(WORK REQUIRED) Print all of the data exactly.

--- start EXTRACTED ENTRIES ---

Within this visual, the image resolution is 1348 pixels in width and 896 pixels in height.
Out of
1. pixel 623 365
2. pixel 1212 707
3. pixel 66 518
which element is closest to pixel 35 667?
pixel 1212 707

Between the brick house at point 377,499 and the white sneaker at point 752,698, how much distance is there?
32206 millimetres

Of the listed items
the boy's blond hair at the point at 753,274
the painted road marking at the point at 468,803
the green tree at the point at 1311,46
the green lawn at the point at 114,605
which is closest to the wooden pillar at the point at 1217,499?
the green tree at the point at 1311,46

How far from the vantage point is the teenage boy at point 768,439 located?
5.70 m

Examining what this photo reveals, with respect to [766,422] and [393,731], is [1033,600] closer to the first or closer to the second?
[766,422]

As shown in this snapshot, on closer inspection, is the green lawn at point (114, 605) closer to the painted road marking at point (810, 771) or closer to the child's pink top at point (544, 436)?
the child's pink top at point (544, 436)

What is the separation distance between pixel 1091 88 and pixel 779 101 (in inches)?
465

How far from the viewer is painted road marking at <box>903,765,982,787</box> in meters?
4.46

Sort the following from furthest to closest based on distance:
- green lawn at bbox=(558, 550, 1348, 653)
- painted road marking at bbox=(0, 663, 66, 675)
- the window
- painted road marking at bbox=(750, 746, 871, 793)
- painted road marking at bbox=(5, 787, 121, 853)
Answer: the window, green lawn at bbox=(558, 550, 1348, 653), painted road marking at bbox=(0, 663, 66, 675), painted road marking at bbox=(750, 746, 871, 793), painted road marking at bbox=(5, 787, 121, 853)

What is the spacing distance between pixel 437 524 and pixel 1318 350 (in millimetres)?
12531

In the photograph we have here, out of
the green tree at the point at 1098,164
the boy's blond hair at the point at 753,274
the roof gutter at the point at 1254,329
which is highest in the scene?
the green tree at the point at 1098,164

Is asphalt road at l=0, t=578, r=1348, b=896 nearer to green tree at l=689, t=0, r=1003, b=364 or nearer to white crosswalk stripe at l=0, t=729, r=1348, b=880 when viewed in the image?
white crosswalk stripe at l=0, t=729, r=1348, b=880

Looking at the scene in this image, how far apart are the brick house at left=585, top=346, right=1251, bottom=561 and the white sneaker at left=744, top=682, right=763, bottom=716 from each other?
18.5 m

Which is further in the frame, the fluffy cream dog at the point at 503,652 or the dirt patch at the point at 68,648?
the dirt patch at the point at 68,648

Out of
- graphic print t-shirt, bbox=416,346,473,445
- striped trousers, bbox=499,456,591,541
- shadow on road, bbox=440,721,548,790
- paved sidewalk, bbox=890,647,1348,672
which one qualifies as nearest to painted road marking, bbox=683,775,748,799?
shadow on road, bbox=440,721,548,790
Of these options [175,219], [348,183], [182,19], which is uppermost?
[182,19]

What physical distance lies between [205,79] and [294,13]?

--- end EXTRACTED ENTRIES ---

(SOLUTION BELOW)
Within this visual, the image resolution is 1348 pixels in width and 896 pixels in height.
Out of
1. pixel 623 365
2. pixel 1212 707
3. pixel 66 518
which element is closest to pixel 35 667?
pixel 1212 707

Between the brick house at point 377,499 and the white sneaker at point 752,698, how much distance is there?
32206 millimetres

Of the listed items
the boy's blond hair at the point at 753,274
the painted road marking at the point at 468,803
the green tree at the point at 1311,46
the green lawn at the point at 114,605
which is closest to the wooden pillar at the point at 1217,499?
the green tree at the point at 1311,46

How far from the vantage point is the teenage boy at point 768,439 located?
5.70 m

Examining what this photo reveals, with respect to [766,422] and [393,731], is [1033,600] closer to the first or closer to the second?
[766,422]

As shown in this snapshot, on closer inspection, is the green lawn at point (114, 605) closer to the painted road marking at point (810, 771) or closer to the child's pink top at point (544, 436)?
the child's pink top at point (544, 436)

What is the separation distance between pixel 1091 88 and pixel 779 101 (in inches)?
465

How far from the viewer is painted road marking at <box>903,765,982,787</box> in meters?
4.46

Sort the following from furthest to closest based on distance:
- green lawn at bbox=(558, 550, 1348, 653)
- painted road marking at bbox=(0, 663, 66, 675)
- the window
- painted road marking at bbox=(750, 746, 871, 793)
- painted road marking at bbox=(5, 787, 121, 853)
Answer: the window, green lawn at bbox=(558, 550, 1348, 653), painted road marking at bbox=(0, 663, 66, 675), painted road marking at bbox=(750, 746, 871, 793), painted road marking at bbox=(5, 787, 121, 853)

What is the spacing distance between pixel 437 524 and pixel 1318 350 (in millimetres)?
12531

In the photograph we have here, out of
the green tree at the point at 1098,164
the boy's blond hair at the point at 753,274
the roof gutter at the point at 1254,329
which is highest in the scene?
the green tree at the point at 1098,164

Is asphalt road at l=0, t=578, r=1348, b=896 nearer to green tree at l=689, t=0, r=1003, b=364 or nearer to white crosswalk stripe at l=0, t=729, r=1348, b=880 when viewed in the image?
white crosswalk stripe at l=0, t=729, r=1348, b=880

Looking at the scene in this image, how far apart are the brick house at left=585, top=346, right=1251, bottom=561 and the white sneaker at left=744, top=682, right=763, bottom=716 from each other?
18.5 m

Which is further in the frame, the fluffy cream dog at the point at 503,652 or the dirt patch at the point at 68,648?
the dirt patch at the point at 68,648

Out of
- graphic print t-shirt, bbox=416,346,473,445
- striped trousers, bbox=499,456,591,541
- shadow on road, bbox=440,721,548,790
- paved sidewalk, bbox=890,647,1348,672
which one qualifies as nearest to painted road marking, bbox=683,775,748,799?
shadow on road, bbox=440,721,548,790
Of these options [175,219], [348,183], [182,19], which is uppermost?
[182,19]

What physical distance lies between [205,79] and [294,13]?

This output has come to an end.